-- Source records --
##############################
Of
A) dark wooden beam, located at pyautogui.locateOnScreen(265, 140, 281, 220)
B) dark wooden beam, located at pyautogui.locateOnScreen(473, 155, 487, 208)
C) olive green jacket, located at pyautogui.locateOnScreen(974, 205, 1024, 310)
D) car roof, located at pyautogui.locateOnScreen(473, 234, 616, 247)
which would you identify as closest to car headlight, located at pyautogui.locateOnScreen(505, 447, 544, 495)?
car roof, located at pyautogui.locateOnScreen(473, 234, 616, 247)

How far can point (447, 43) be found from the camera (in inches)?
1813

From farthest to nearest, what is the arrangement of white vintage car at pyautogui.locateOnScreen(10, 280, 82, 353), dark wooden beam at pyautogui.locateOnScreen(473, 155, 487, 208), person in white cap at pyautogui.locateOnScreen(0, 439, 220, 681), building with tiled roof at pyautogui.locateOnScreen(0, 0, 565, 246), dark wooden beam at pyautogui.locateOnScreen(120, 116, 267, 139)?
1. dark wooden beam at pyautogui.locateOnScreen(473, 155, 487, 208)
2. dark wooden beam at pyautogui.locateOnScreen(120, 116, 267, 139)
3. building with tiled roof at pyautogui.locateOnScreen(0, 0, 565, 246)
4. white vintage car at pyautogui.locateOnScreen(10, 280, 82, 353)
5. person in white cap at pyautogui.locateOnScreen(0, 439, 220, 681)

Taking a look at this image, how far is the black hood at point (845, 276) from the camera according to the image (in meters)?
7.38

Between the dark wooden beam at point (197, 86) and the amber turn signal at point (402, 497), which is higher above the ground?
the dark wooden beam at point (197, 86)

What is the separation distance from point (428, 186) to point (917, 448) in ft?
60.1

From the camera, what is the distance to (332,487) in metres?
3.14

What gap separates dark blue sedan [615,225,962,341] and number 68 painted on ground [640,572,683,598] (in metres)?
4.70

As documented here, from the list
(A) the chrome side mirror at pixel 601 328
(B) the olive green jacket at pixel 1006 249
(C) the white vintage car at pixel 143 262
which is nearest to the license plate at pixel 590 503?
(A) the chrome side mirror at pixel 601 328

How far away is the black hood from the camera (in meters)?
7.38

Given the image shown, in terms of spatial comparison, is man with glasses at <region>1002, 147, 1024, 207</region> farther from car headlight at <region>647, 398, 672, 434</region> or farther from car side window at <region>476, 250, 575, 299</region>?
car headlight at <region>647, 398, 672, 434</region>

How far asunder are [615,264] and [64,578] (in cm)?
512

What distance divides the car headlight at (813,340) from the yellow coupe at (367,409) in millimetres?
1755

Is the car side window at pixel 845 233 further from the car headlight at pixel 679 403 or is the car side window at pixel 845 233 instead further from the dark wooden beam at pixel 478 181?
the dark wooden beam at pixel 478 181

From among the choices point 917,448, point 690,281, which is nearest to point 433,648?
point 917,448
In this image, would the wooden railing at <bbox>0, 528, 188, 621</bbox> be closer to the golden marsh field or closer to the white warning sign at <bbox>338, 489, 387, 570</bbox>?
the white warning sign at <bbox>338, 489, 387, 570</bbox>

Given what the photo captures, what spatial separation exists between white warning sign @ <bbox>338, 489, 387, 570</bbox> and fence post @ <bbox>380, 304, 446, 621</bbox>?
##############################
-- WHAT IS REQUIRED --
Recast the entries as a JSON list of strings, one string per line, starting at the line containing "From the camera, what" and running through the end of the entries, with both ends included and blank lines omitted.

-- TASK RESPONSE --
[
  "From the camera, what is the distance to (332,487) in metres?",
  "3.14",
  "What gap separates dark blue sedan [615,225,962,341] and number 68 painted on ground [640,572,683,598] (in metres)?",
  "4.70",
  "As documented here, from the list",
  "(A) the chrome side mirror at pixel 601 328",
  "(B) the olive green jacket at pixel 1006 249",
  "(C) the white vintage car at pixel 143 262",
  "which is nearest to the license plate at pixel 590 503?",
  "(A) the chrome side mirror at pixel 601 328",
  "How far away is the black hood from the camera (in meters)?",
  "7.38",
  "Given the image shown, in terms of spatial comparison, is man with glasses at <region>1002, 147, 1024, 207</region> farther from car headlight at <region>647, 398, 672, 434</region> or farther from car side window at <region>476, 250, 575, 299</region>?",
  "car headlight at <region>647, 398, 672, 434</region>",
  "How far asunder are [615,264] and [64,578] (in cm)?",
  "512",
  "What distance divides the car headlight at (813,340) from the yellow coupe at (367,409) in millimetres?",
  "1755",
  "Is the car side window at pixel 845 233 further from the car headlight at pixel 679 403 or is the car side window at pixel 845 233 instead further from the dark wooden beam at pixel 478 181?",
  "the dark wooden beam at pixel 478 181",
  "From among the choices point 917,448, point 690,281, which is nearest to point 433,648?",
  "point 917,448",
  "In this image, would the wooden railing at <bbox>0, 528, 188, 621</bbox> be closer to the golden marsh field or closer to the white warning sign at <bbox>338, 489, 387, 570</bbox>?",
  "the white warning sign at <bbox>338, 489, 387, 570</bbox>",
  "Given what the photo captures, what spatial separation exists between white warning sign @ <bbox>338, 489, 387, 570</bbox> and fence post @ <bbox>380, 304, 446, 621</bbox>?"
]